> [Gegeven tekst]
Overpeinzingen

Hoe meer zielen hoe meer vreugd

Ooit reden er drie van ons met de trein naar Amersfoort. Bakvissen die luid zongen in de vroege ochtend of druk aan het rebbelen waren in de ochtend-duffe coupé. Op die manier slingerden we de gedragen klanken van het ‘Piu Non Si Trovano’ vierstemmig de ruimte in tot groot verdriet van onze ontwakende mede-passagiers.

Nu zaten we gemoedelijk in de huiskamer van een van ons. In die kamer viel ongelooflijk veel te zien aan allerlei Engels aandoende snuisterijen. Dikbuikige theepotten, mooie schaaltjes, vilten poppen, een buste van de Franse Marianne, symbool voor de Triomf van de Republiek, de Vrede en de Rede, broderie, kralen kleedjes en een luxe Tafelboek over de klederdrachten in Nederland.

> [Opdrachten]
1. Naar welke plaats reden de drie volgens de gegeven tekst ooit met de trein?
2. Pak de gegeven tekst over de huiskamer vol snuisterijen weer op en schrijf een vervolg dat na de laatste zin begint.

> [Aangeleverde gegevens]
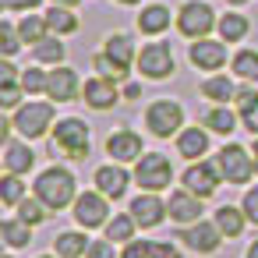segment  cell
--
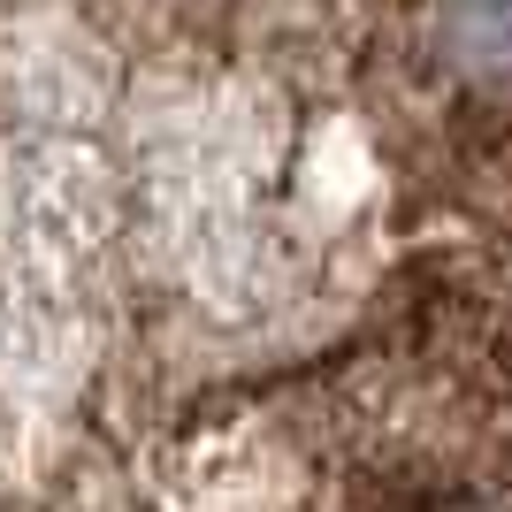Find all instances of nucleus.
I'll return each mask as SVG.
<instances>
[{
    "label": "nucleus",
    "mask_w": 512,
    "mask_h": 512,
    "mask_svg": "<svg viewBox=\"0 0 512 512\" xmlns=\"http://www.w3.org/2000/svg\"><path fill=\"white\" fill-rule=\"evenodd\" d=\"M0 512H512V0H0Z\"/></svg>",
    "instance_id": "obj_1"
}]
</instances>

> [Uitwerkingen]
1. Amersfoort

2.
Bij de koffie heerlijk gebak en daarna gevulde chocolade eitjes. Gastvrouw ten voeten uit. Die kamer was een echo van haar slaapkamer vroeger. Ook toen was het meer een kabinet en keek je je ogen uit. Hoe dicht blijven eenmaal verworven eigenschappen bij de mens. Vriendinlief die nooit mee kon rijden in de trein omdat ze een bus moest pakken vanuit Driebergen behoorde absoluut wel tot de vaste kern.

Vanaf het moment dat we elkaar opnieuw gevonden hadden, kwamen we een keer per jaar minimaal bij elkaar. Vorig jaar werd er zelfs een reünie met de hele groep georganiseerd. Die jaarlijkse ontmoetingen zijn dierbaar. Ondanks de uiteen lopende levens zijn we nog steeds ergens diep van binnen bakvissen, zij het dan toch wijzer en geen spat veranderd qua uiterlijk, maar wel wat verkreukter. Er is een overmaat aan anekdotes en levensverhalen en het schiet heen en weer qua onderwerpen. Lichamelijke kwalen komen ook aan bod, soms luchtig met veel gelach en soms serieuzer met een ondertoon van weemoed door het schrijnend besef nooit meer het tij te kunnen keren.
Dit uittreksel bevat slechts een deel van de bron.